Spelacchio, gaffe al funerale di una vittima di malgoverno

Mercoledì 10 Gennaio 2018 di Mario Ajello
Doveva essere deposto, come un caro estinto qual è, insieme ai suoi addobbi, alle palle di Natale pendenti dai rami secchi, ma anche alle centinaia di bigliettini appesi alle sue spoglie, del tipo: «Sei orrendo ma ti voglio bene». E così, la salma di Spelacchio è stata svestita. 

Come quella del dittatore georgiano in «Morto Stalin se ne fa un altro», gustosissimo film appena uscito nelle sale con Steve Buscemi nella parte di Kruscev e un Berija strepitoso. Ma il che fare? - questa invece è una citazione leninista - è immediatamente piombato sul povero abete rosso che sembrava destinato al Paradiso (dei bruttini) e allora contrordine compagni. Spelacchio, dopo la svestizione, è stato subito rivestito, con tanto di luci smontate, rimontate e riaccese dai tecnici del Comune inerpicati sullo scheletro, per tenerlo a Piazza Venezia fino a giovedì.

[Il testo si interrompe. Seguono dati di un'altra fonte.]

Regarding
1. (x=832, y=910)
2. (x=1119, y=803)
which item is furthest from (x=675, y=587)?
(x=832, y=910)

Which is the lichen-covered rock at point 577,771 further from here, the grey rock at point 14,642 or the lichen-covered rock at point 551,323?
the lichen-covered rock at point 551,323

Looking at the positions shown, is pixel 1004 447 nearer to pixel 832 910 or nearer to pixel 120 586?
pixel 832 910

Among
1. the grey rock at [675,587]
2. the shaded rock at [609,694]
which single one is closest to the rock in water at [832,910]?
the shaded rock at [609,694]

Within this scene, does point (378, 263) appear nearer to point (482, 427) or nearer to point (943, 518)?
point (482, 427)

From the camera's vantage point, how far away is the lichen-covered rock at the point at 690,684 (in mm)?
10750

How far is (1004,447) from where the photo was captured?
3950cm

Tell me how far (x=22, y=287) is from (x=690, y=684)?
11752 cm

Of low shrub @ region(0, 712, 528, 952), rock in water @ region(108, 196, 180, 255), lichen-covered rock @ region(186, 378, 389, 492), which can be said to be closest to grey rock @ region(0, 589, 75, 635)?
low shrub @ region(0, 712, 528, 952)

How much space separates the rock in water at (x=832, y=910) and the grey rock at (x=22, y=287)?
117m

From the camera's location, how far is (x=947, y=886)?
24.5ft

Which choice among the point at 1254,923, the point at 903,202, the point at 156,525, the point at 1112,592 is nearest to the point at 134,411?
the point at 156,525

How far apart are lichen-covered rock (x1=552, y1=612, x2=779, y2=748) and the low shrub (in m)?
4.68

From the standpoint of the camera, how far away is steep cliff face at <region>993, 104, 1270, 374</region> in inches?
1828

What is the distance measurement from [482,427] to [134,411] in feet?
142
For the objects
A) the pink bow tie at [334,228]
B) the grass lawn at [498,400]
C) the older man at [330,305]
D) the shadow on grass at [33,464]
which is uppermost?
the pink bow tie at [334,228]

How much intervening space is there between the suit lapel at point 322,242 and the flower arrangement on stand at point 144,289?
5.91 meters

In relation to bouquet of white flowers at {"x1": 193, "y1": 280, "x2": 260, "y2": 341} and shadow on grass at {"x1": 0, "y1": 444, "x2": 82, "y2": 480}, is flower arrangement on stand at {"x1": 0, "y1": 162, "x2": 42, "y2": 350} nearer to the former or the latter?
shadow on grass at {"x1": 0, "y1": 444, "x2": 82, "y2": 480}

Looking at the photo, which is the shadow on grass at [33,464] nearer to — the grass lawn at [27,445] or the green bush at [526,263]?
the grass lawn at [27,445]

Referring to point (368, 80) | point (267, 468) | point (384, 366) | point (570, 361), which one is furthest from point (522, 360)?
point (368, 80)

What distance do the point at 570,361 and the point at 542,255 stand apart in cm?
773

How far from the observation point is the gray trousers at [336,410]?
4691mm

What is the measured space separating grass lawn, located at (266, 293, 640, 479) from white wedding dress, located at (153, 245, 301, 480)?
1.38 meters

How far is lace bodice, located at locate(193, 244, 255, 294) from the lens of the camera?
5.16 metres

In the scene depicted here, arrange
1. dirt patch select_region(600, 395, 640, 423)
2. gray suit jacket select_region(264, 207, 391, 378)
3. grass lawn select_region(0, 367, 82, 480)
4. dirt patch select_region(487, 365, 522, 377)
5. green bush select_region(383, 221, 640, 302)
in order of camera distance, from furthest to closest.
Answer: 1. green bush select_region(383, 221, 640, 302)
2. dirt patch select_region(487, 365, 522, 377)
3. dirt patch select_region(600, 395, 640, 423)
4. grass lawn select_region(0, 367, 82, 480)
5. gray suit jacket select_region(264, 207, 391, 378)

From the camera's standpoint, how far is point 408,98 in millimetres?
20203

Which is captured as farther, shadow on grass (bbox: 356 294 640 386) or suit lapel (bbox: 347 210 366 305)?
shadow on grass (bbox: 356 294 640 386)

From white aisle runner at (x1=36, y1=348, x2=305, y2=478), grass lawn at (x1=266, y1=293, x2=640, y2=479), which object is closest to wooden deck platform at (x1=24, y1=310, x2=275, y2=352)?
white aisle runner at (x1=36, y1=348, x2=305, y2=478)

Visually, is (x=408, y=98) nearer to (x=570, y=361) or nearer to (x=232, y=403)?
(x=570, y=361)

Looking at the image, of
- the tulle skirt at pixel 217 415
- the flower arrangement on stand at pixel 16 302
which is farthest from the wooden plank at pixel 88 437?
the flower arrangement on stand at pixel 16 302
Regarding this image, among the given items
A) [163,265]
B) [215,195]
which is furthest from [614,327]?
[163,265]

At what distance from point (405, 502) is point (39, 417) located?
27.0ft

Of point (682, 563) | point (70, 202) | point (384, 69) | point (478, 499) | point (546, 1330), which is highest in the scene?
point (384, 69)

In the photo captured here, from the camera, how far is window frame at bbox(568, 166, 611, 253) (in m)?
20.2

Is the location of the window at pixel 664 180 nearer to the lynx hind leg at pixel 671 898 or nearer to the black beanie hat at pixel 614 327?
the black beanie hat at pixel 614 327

Quando verrà celebrato un funerale in pompa magna - Giuseppe Gioachino Belli dove sei? non puoi raccontarci tu le esequie dell’abete rachitico come facevi con quelle dei grassi papi? - e poi come estrema fatica e come tormento supplementare gli toccherà reincarnarsi forse in una casetta per mamme e bebè, con tanto di fasciatoio, nella sua Val di Fiemme in cui farà ritorno e in parte anche in una non ben identificata «creazione artistica» che resterà quaggiù come monumento all’autolesionismo locale. 

Intanto, «e fai le valigie, e posa le valigie», come si sghignazza sul web, e insomma smontalo, rimontalo, prepara la partenza, bloccala, muovilo, fermalo... Nel tentennamento più plateale, nella vaghezza più totale da parte di chi mai ha saputo prendersi cura di lui e anche nella fase dello smaltimento (a cui secondo i suoi fan dovrà seguire la beatificazione o almeno l’imbalsamazione) non sa come maneggiare il poveretto. 

Ecco, nella Roma invasa dai rifiuti Spelacchio è diventato il rifiuto più ingombrante che c’è. Lui non fa problemi - e twitta così: «Dice che forse me vonno mette ar museo. A Caravaggio, scansete!» - ma anche la sua rimozione si sta rivelando un problema di tempi e di modi e ieri l’Urbe ha vissuto un’altra giornata di suspense per il suo albero che non è destinato a riposare in pace pur essendo già morto da un pezzo. Non volendo aggiungere rifiuto ai rifiuti straboccanti, per ora lo hanno lasciato lì. E nelle sue esequie rinviate c’è l’ennesima riprova dell’incertezza che grava su tutti gli scarti capitolini.

Perfino su quello che è diventato il più famoso di tutti, il più pop di ogni altro e che sarebbe potuto assurgere, con un po’ di lungimiranza in più, a emblema di come il Comune che non ha saputo maneggiare la sua vita poteva diventare il buon regista di una sua morte lineare, senza ulteriori scossoni e polemiche, sanamente priva di sovrastrutture sociologizzanti, del tipo eco-equo-solidali, così espresse dalla sindaca: «Di Spelacchio, di questa star internazionale, vogliamo fare un esempio concreto di riuso creativo». Anche se lui recalcitra via web: «Dopo che divento ‘na casetta pe’ ‘e mamme, che artro devo fa’? Spazza’ pure pe’ tera?». 

Insomma, la sfortuna del malcapitato ospite continua. E il volersene liberare ma non essere capaci di farlo rappresenta platealmente quel deficit di decisione istituzionale che, in tanti altri campi, ben più importanti rispetto alla sorte di un abete, i romani ben conoscono. In questo, Spelacchio è diventato uno di noi.